▶ Required action
Each line below should be reproduced without any alteration.

▶ Provided data
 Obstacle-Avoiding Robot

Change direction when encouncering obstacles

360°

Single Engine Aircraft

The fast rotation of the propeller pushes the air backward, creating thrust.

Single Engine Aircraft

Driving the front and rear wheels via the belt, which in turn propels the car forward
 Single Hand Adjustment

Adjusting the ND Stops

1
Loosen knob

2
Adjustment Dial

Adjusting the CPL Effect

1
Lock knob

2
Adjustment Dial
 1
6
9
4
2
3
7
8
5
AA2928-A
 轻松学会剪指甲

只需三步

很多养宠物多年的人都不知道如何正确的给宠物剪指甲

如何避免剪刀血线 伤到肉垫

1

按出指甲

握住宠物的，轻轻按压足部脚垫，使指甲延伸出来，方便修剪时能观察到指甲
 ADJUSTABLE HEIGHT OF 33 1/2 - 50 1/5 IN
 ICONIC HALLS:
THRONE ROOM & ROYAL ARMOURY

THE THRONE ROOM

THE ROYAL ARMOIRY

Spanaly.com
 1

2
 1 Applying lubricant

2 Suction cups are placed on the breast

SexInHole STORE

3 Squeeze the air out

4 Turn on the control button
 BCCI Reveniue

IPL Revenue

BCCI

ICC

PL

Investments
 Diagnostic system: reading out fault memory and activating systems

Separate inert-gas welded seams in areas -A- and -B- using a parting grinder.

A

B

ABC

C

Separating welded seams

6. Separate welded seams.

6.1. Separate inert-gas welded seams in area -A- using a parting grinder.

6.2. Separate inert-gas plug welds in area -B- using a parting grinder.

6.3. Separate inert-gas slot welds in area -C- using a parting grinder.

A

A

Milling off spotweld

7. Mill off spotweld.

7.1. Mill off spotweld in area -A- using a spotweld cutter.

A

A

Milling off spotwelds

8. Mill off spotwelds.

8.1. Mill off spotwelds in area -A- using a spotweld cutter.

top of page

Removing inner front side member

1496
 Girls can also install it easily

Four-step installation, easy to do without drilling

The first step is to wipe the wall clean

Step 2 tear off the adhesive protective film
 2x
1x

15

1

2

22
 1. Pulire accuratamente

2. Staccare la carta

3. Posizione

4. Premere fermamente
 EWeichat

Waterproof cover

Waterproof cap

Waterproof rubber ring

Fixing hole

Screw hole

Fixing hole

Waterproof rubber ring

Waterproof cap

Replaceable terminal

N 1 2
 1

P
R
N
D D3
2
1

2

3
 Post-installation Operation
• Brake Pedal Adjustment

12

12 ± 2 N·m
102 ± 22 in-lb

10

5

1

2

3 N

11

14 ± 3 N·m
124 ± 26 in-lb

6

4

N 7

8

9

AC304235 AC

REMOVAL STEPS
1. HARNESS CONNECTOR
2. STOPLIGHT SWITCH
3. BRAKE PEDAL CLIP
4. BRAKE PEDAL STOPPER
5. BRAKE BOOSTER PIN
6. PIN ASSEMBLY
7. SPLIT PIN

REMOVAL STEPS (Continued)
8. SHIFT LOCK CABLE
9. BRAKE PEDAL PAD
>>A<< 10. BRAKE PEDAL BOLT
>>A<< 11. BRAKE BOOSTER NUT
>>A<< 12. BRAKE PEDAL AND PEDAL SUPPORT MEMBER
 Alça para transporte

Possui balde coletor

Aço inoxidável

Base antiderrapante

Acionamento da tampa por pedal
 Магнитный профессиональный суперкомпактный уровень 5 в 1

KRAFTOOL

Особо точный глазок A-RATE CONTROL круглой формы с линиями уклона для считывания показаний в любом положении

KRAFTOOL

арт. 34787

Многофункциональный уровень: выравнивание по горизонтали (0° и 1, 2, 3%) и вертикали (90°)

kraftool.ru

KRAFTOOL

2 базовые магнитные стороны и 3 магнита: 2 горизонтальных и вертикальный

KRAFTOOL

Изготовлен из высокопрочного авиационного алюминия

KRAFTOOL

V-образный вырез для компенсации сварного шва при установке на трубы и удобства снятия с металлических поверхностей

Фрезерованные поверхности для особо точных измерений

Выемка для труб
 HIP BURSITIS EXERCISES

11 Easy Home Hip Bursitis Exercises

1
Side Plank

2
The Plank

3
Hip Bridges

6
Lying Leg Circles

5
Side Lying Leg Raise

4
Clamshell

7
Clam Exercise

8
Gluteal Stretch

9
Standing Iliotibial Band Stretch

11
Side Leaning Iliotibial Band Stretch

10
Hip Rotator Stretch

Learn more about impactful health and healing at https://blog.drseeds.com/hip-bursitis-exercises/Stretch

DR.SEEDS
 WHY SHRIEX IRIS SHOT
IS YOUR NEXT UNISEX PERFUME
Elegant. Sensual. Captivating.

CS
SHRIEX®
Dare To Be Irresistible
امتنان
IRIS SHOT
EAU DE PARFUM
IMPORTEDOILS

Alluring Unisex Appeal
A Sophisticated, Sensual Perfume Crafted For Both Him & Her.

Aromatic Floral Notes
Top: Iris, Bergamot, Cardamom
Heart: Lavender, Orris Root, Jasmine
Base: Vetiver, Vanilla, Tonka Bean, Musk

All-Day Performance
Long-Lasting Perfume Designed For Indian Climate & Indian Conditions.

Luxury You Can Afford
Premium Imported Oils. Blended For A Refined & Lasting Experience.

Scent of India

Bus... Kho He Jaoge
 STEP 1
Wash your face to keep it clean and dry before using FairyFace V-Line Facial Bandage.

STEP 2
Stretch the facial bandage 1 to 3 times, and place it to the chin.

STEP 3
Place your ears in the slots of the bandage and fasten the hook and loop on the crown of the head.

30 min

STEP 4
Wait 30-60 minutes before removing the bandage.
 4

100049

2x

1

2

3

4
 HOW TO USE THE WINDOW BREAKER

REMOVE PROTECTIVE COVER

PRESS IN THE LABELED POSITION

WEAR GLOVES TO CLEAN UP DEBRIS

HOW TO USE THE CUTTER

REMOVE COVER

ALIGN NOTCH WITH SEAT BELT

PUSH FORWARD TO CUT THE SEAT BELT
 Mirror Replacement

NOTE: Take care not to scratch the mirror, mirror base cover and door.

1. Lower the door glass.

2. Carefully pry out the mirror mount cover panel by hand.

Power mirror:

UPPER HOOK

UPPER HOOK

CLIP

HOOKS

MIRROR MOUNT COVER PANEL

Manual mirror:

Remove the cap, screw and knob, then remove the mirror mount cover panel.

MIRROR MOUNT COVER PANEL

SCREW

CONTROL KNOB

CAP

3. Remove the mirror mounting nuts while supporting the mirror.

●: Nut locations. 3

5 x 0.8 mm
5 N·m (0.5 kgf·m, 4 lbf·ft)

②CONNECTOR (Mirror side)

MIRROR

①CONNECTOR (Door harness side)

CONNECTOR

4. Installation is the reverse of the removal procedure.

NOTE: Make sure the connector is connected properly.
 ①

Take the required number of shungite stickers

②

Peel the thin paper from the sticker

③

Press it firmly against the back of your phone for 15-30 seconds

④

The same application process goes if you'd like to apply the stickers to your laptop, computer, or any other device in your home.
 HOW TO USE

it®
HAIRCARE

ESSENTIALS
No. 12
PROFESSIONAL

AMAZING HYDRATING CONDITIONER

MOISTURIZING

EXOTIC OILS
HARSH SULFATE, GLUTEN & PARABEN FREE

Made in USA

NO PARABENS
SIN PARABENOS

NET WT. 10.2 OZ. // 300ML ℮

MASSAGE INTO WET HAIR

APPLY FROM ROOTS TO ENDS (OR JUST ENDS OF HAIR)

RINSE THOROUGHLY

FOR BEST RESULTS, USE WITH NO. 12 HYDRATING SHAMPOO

▶ Finished exercise
 Obstacle-Avoiding Robot

Change direction when encouncering obstacles

360°

Single Engine Aircraft

The fast rotation of the propeller pushes the air backward, creating thrust.

Single Engine Aircraft

Driving the front and rear wheels via the belt, which in turn propels the car forward
 Single Hand Adjustment

Adjusting the ND Stops

1
Loosen knob

2
Adjustment Dial

Adjusting the CPL Effect

1
Lock knob

2
Adjustment Dial
 1
6
9
4
2
3
7
8
5
AA2928-A
 轻松学会剪指甲

只需三步

很多养宠物多年的人都不知道如何正确的给宠物剪指甲

如何避免剪刀血线 伤到肉垫

1

按出指甲

握住宠物的，轻轻按压足部脚垫，使指甲延伸出来，方便修剪时能观察到指甲
 ADJUSTABLE HEIGHT OF 33 1/2 - 50 1/5 IN
 ICONIC HALLS:
THRONE ROOM & ROYAL ARMOURY

THE THRONE ROOM

THE ROYAL ARMOIRY

Spanaly.com
 1

2
 1 Applying lubricant

2 Suction cups are placed on the breast

SexInHole STORE

3 Squeeze the air out

4 Turn on the control button
 BCCI Reveniue

IPL Revenue

BCCI

ICC

PL

Investments
 Diagnostic system: reading out fault memory and activating systems

Separate inert-gas welded seams in areas -A- and -B- using a parting grinder.

A

B

ABC

C

Separating welded seams

6. Separate welded seams.

6.1. Separate inert-gas welded seams in area -A- using a parting grinder.

6.2. Separate inert-gas plug welds in area -B- using a parting grinder.

6.3. Separate inert-gas slot welds in area -C- using a parting grinder.

A

A

Milling off spotweld

7. Mill off spotweld.

7.1. Mill off spotweld in area -A- using a spotweld cutter.

A

A

Milling off spotwelds

8. Mill off spotwelds.

8.1. Mill off spotwelds in area -A- using a spotweld cutter.

top of page

Removing inner front side member

1496
 Girls can also install it easily

Four-step installation, easy to do without drilling

The first step is to wipe the wall clean

Step 2 tear off the adhesive protective film
 2x
1x

15

1

2

22
 1. Pulire accuratamente

2. Staccare la carta

3. Posizione

4. Premere fermamente
 EWeichat

Waterproof cover

Waterproof cap

Waterproof rubber ring

Fixing hole

Screw hole

Fixing hole

Waterproof rubber ring

Waterproof cap

Replaceable terminal

N 1 2
 1

P
R
N
D D3
2
1

2

3
 Post-installation Operation
• Brake Pedal Adjustment

12

12 ± 2 N·m
102 ± 22 in-lb

10

5

1

2

3 N

11

14 ± 3 N·m
124 ± 26 in-lb

6

4

N 7

8

9

AC304235 AC

REMOVAL STEPS
1. HARNESS CONNECTOR
2. STOPLIGHT SWITCH
3. BRAKE PEDAL CLIP
4. BRAKE PEDAL STOPPER
5. BRAKE BOOSTER PIN
6. PIN ASSEMBLY
7. SPLIT PIN

REMOVAL STEPS (Continued)
8. SHIFT LOCK CABLE
9. BRAKE PEDAL PAD
>>A<< 10. BRAKE PEDAL BOLT
>>A<< 11. BRAKE BOOSTER NUT
>>A<< 12. BRAKE PEDAL AND PEDAL SUPPORT MEMBER
 Alça para transporte

Possui balde coletor

Aço inoxidável

Base antiderrapante

Acionamento da tampa por pedal
 Магнитный профессиональный суперкомпактный уровень 5 в 1

KRAFTOOL

Особо точный глазок A-RATE CONTROL круглой формы с линиями уклона для считывания показаний в любом положении

KRAFTOOL

арт. 34787

Многофункциональный уровень: выравнивание по горизонтали (0° и 1, 2, 3%) и вертикали (90°)

kraftool.ru

KRAFTOOL

2 базовые магнитные стороны и 3 магнита: 2 горизонтальных и вертикальный

KRAFTOOL

Изготовлен из высокопрочного авиационного алюминия

KRAFTOOL

V-образный вырез для компенсации сварного шва при установке на трубы и удобства снятия с металлических поверхностей

Фрезерованные поверхности для особо точных измерений

Выемка для труб
 HIP BURSITIS EXERCISES

11 Easy Home Hip Bursitis Exercises

1
Side Plank

2
The Plank

3
Hip Bridges

6
Lying Leg Circles

5
Side Lying Leg Raise

4
Clamshell

7
Clam Exercise

8
Gluteal Stretch

9
Standing Iliotibial Band Stretch

11
Side Leaning Iliotibial Band Stretch

10
Hip Rotator Stretch

Learn more about impactful health and healing at https://blog.drseeds.com/hip-bursitis-exercises/Stretch

DR.SEEDS
 WHY SHRIEX IRIS SHOT
IS YOUR NEXT UNISEX PERFUME
Elegant. Sensual. Captivating.

CS
SHRIEX®
Dare To Be Irresistible
امتنان
IRIS SHOT
EAU DE PARFUM
IMPORTEDOILS

Alluring Unisex Appeal
A Sophisticated, Sensual Perfume Crafted For Both Him & Her.

Aromatic Floral Notes
Top: Iris, Bergamot, Cardamom
Heart: Lavender, Orris Root, Jasmine
Base: Vetiver, Vanilla, Tonka Bean, Musk

All-Day Performance
Long-Lasting Perfume Designed For Indian Climate & Indian Conditions.

Luxury You Can Afford
Premium Imported Oils. Blended For A Refined & Lasting Experience.

Scent of India

Bus... Kho He Jaoge
 STEP 1
Wash your face to keep it clean and dry before using FairyFace V-Line Facial Bandage.

STEP 2
Stretch the facial bandage 1 to 3 times, and place it to the chin.

STEP 3
Place your ears in the slots of the bandage and fasten the hook and loop on the crown of the head.

30 min

STEP 4
Wait 30-60 minutes before removing the bandage.
 4

100049

2x

1

2

3

4
 HOW TO USE THE WINDOW BREAKER

REMOVE PROTECTIVE COVER

PRESS IN THE LABELED POSITION

WEAR GLOVES TO CLEAN UP DEBRIS

HOW TO USE THE CUTTER

REMOVE COVER

ALIGN NOTCH WITH SEAT BELT

PUSH FORWARD TO CUT THE SEAT BELT
 Mirror Replacement

NOTE: Take care not to scratch the mirror, mirror base cover and door.

1. Lower the door glass.

2. Carefully pry out the mirror mount cover panel by hand.

Power mirror:

UPPER HOOK

UPPER HOOK

CLIP

HOOKS

MIRROR MOUNT COVER PANEL

Manual mirror:

Remove the cap, screw and knob, then remove the mirror mount cover panel.

MIRROR MOUNT COVER PANEL

SCREW

CONTROL KNOB

CAP

3. Remove the mirror mounting nuts while supporting the mirror.

●: Nut locations. 3

5 x 0.8 mm
5 N·m (0.5 kgf·m, 4 lbf·ft)

②CONNECTOR (Mirror side)

MIRROR

①CONNECTOR (Door harness side)

CONNECTOR

4. Installation is the reverse of the removal procedure.

NOTE: Make sure the connector is connected properly.
 ①

Take the required number of shungite stickers

②

Peel the thin paper from the sticker

③

Press it firmly against the back of your phone for 15-30 seconds

④

The same application process goes if you'd like to apply the stickers to your laptop, computer, or any other device in your home.
 HOW TO USE

it®
HAIRCARE

ESSENTIALS
No. 12
PROFESSIONAL

AMAZING HYDRATING CONDITIONER

MOISTURIZING

EXOTIC OILS
HARSH SULFATE, GLUTEN & PARABEN FREE

Made in USA

NO PARABENS
SIN PARABENOS

NET WT. 10.2 OZ. // 300ML ℮

MASSAGE INTO WET HAIR

APPLY FROM ROOTS TO ENDS (OR JUST ENDS OF HAIR)

RINSE THOROUGHLY

FOR BEST RESULTS, USE WITH NO. 12 HYDRATING SHAMPOO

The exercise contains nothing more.